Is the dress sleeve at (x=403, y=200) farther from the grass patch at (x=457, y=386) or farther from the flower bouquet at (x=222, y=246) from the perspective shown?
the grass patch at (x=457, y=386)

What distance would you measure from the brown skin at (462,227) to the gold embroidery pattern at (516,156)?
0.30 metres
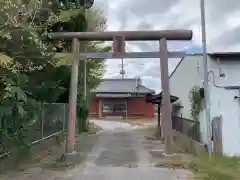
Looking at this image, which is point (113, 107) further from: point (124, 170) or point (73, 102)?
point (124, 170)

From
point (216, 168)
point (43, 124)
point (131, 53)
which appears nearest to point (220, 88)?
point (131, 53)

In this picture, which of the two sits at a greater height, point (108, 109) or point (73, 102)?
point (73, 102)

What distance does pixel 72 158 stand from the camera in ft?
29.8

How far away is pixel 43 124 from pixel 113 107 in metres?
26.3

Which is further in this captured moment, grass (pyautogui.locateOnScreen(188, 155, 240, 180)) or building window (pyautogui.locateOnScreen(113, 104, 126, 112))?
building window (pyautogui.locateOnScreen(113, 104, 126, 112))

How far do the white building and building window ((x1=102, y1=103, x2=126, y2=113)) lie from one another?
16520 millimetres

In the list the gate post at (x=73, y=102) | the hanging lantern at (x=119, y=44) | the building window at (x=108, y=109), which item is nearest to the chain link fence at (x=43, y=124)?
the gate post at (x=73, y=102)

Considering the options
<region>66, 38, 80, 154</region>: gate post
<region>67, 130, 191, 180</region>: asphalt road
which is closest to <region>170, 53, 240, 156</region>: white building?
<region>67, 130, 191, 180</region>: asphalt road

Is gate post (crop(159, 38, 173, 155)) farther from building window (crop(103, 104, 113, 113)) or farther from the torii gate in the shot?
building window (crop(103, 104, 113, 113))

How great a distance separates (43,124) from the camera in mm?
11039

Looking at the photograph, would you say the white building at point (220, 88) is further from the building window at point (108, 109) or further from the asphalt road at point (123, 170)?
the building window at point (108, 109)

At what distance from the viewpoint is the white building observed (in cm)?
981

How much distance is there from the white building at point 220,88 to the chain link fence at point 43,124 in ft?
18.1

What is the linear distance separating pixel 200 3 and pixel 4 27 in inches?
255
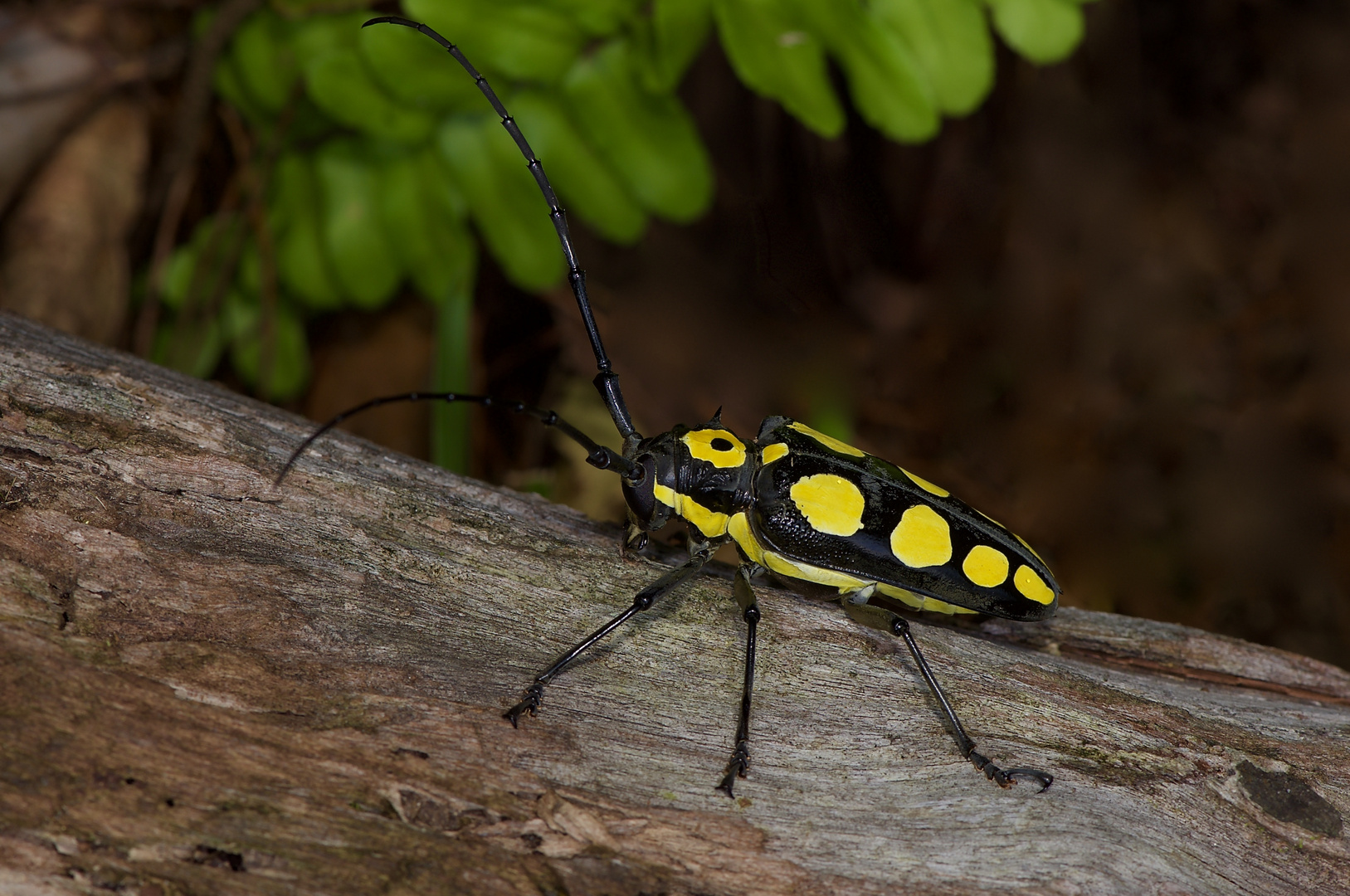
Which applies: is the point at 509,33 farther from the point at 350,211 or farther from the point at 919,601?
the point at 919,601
◆ ◆ ◆ ◆
§ Work to be completed: Transcribe the material as is, with images omitted.

§ Solution to this task:
Is the dress sleeve at (x=403, y=200) farther from the grass patch at (x=457, y=386) or farther from the flower bouquet at (x=222, y=246) from the perspective shown?
the grass patch at (x=457, y=386)

What distance would you measure from the brown skin at (462,227) to the gold embroidery pattern at (516,156)?
0.30 metres
Looking at this image, which is point (113, 107) further from: point (124, 170) or point (73, 102)?
point (124, 170)

From
point (216, 168)
point (43, 124)
point (131, 53)
which appears nearest to point (220, 88)?
point (131, 53)

In this picture, which of the two sits at a greater height, point (108, 109) or point (73, 102)?
point (73, 102)

What distance does pixel 72 158 stand from the camera in ft?
29.8

How far away is pixel 43 124 from pixel 113 107 in metres?
26.3

Which is further in this captured moment, grass (pyautogui.locateOnScreen(188, 155, 240, 180)) or building window (pyautogui.locateOnScreen(113, 104, 126, 112))?
building window (pyautogui.locateOnScreen(113, 104, 126, 112))

How far do the white building and building window ((x1=102, y1=103, x2=126, y2=113)) lie from one another?
16520 millimetres

In the list the gate post at (x=73, y=102) | the hanging lantern at (x=119, y=44) | the building window at (x=108, y=109), which item is nearest to the chain link fence at (x=43, y=124)?
the gate post at (x=73, y=102)

Considering the options
<region>66, 38, 80, 154</region>: gate post
<region>67, 130, 191, 180</region>: asphalt road
which is closest to <region>170, 53, 240, 156</region>: white building?
<region>67, 130, 191, 180</region>: asphalt road

Is gate post (crop(159, 38, 173, 155)) farther from building window (crop(103, 104, 113, 113)) or farther from the torii gate in the shot?
building window (crop(103, 104, 113, 113))

How great a distance separates (43,124) from the camera in mm?
11039

Looking at the photograph, would you say the white building at point (220, 88) is further from the building window at point (108, 109) or further from the asphalt road at point (123, 170)?
the building window at point (108, 109)

At what distance from the viewpoint is the white building observed (in cm)?
981

How much distance is there from the white building at point 220,88 to the chain link fence at point 43,124 in ft?
18.1

What is the linear distance separating pixel 200 3 and pixel 4 27 in inches?
255
Which applies: is the point at 509,33 farther from the point at 350,211 or farther from the point at 919,601?
the point at 919,601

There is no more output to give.